> [Excerpted text]:
Thursday, June 28, 2012


Yes, I am alive.  I was just at camp for a few weeks.  But I am back, and in the midst of preparing for my last 3 weeks of grad school and the World Choir Games here in Cincinnati I HOPE to post more.

So, last post, so long ago, was about preparing and practicing elements so I figured today I would give a few tips on Presenting an element to your class.

When presenting, students should already know everything there is to know about the element- except the real name.  If it is a note- is it a step, a skip, or a leap away from known notes?  Is it higher or lower than known notes- or in between?  If it is a rhythm, they should be able to identify it in new songs and old songs, and new patterns.

When doing a present lesson- I choose the present song first.  The present song should have the element only once in it (if possible) AND should have no other unknown elements in it.

Start the lesson as you would any other lesson- I always start singing a few songs that will be in the lesson later to give the students brains a preview of mystery songs.

Whatever song I choose next is used again in lesson.  I always use the first song in lesson and read it with the element still unknown, and then as soon as the element is presented we go back to the song.

The rest of the lesson flows pretty normally (obviously there is no pivot song, because the whole lesson is focused on the element being presented).  I try to use manipulatives, board work, inner hearing, etc.

Right before I present, I am sure to do a Final Aural Prep which is basically a "repeat after me" that gets continually harder.  Students start just by repeating directly after me.  I then show them the first solfa note (or tell them what rhythm sound the pattern starts on) using hand-signs and loo the pattern.  Next, I just loo the patterns.  After that- I sing the words of a known song while signing the first solfa note and  finally I just sing the words.   Students are required to sing back on solfa for EVERY LEVEL.

The last pattern always leads to the present song- which I have on the board, but missing the measure that contains the new element.

When actually presenting, I am sure to go over all the things students should know about the element- the name, steps, skips, common patterns, handsign, etc.

We then find the new element in other songs.

See below for a sample RE present lesson.

Next post will be on using popular music in upper-elementary grade classes.  :)

Daily Plan
     Grade: 2
 Number:  25 or so
Known Melodic: d, m, s, l and “new”
Known Rhythmic: q iq z h
Behavioral Objectives: Students are engaged and having fun while learning!

Entries from a dataset:
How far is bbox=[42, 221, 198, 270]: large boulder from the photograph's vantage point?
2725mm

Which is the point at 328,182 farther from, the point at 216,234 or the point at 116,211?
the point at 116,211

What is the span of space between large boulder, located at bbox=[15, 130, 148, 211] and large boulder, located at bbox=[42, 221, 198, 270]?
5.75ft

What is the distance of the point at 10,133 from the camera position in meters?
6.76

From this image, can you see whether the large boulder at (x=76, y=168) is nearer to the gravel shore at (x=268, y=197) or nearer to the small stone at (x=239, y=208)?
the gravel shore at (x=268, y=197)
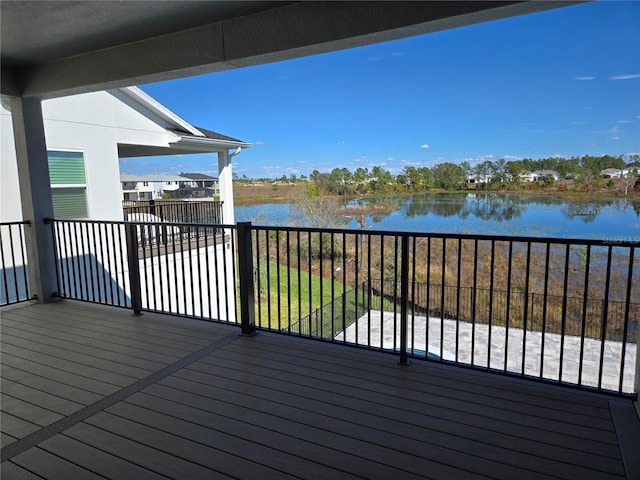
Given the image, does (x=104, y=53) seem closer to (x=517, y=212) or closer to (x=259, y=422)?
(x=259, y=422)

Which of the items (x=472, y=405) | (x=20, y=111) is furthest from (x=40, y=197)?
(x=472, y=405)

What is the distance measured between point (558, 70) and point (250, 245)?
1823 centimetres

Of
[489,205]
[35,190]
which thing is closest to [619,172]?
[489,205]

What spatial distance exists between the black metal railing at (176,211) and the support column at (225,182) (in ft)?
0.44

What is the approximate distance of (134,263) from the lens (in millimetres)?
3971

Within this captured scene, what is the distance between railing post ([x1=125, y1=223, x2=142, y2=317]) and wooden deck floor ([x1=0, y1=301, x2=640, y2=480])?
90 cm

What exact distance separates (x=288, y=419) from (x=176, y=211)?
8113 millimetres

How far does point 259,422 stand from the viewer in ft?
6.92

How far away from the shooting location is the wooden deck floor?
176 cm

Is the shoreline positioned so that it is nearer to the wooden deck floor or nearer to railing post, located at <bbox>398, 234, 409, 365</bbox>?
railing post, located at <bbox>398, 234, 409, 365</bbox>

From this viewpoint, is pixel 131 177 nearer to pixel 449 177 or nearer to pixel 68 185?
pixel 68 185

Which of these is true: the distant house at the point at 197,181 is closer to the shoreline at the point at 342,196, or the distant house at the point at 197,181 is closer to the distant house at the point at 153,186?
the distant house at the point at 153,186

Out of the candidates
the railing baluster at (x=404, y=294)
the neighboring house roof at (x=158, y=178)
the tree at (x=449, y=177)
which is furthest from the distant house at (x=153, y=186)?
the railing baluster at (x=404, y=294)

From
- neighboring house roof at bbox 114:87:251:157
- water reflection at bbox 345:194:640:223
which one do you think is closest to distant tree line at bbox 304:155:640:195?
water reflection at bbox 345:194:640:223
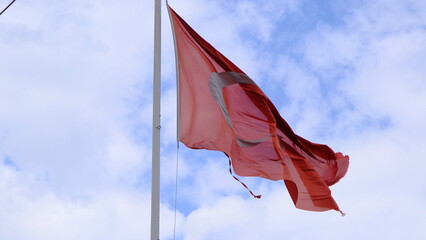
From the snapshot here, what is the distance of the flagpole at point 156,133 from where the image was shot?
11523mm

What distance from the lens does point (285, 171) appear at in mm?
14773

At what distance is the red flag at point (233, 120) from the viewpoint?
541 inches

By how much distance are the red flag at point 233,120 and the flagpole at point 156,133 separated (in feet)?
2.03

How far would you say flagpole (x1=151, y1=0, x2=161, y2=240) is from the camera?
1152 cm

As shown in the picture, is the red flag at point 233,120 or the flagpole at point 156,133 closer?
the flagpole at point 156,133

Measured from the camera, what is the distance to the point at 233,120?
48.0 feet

> [Requirements]:
(1) In the post on presenting a music element, what does the writer say the Final Aural Prep basically is?
(2) Give a continuation of the post on presenting a music element, starting after its last line.

> [Answers]:
(1) A "repeat after me" that gets continually harder.

(2)
Activity Types: Read_x_ Write_x_  Partwork _x_  Form_x_  Improv __  Move_x_ 
                          Listen_x_ Instruments_x_ solo singing __

Materials: Tuning Fork                                                Song List on Board
                   Closet Key Solfa notation on board 6         Key on string
                   Who’s That Visual w/ solfa cards  
                   Bow wow wow on board – last 2 mm not filled in
                   Closet Key on Staff – some notes missing, some solfa missing
                    My Aunt Came Back book + Words of 1st vs on board with missing solfa
                   Xylo visual for Hot Crossed Buns- Instruments in F pentatonic
                   Sneaky Snake melodic for Hop Old Squirrel
Songs: Closet key, Who’s That? Bow-wow-wow, Hot Crossed Buns, Grandma Grunts,

Procedure: F= do

2 min: Students Sing Following Songs that MAY be used in the Lesson
                        Bow-wow-wow, Hot Crossed Buns, Closet Key, Grandma Grunts, Who’s That

                        Ss. silently read solfa notation on board; ID song
                        Ss. sing song on solfa syllables (use hand signs) 
                        Ss. sing song on words- (use hand signs)  à Students sing to a circle
                        Play Game (usually 2 rounds- for peer teaching just 1)

Transition: Please sing that song back to your seat as I loo another song against you

5 min: WHO’S THAT    
                        Ss. ID song from Ts Loos
                        Ss. sing song
                        T. uses visual and Ss. Loo song à Ss. Sing song on solfa with Hand signs
                        Ss. use solfa cards to put solfa onto visual (tape!)
                        Part work as visual shows
                                    T. holds “that” first
                                    Then Split class
Transition: First solfa Pattern comes from Whose That 

7 min: BOW-WOW-WOW
            FAP-             A) T. sings/ signs 4 beat melodic pattern à students echo
                                    (dd-mm-r-d) (m-r-d-r)
                                   B) T. signs first solfa note, then loos pattern à Ss. Echo à sign/sing solfa
                                    (d-r-m-d)   (m-m-r-m)
                         C) T loos melody without showing first note à Ss. Echo à Ss. Sign/sing solfa
                                    (ss-l-s-m-r)  (s-l-s-m-r-d)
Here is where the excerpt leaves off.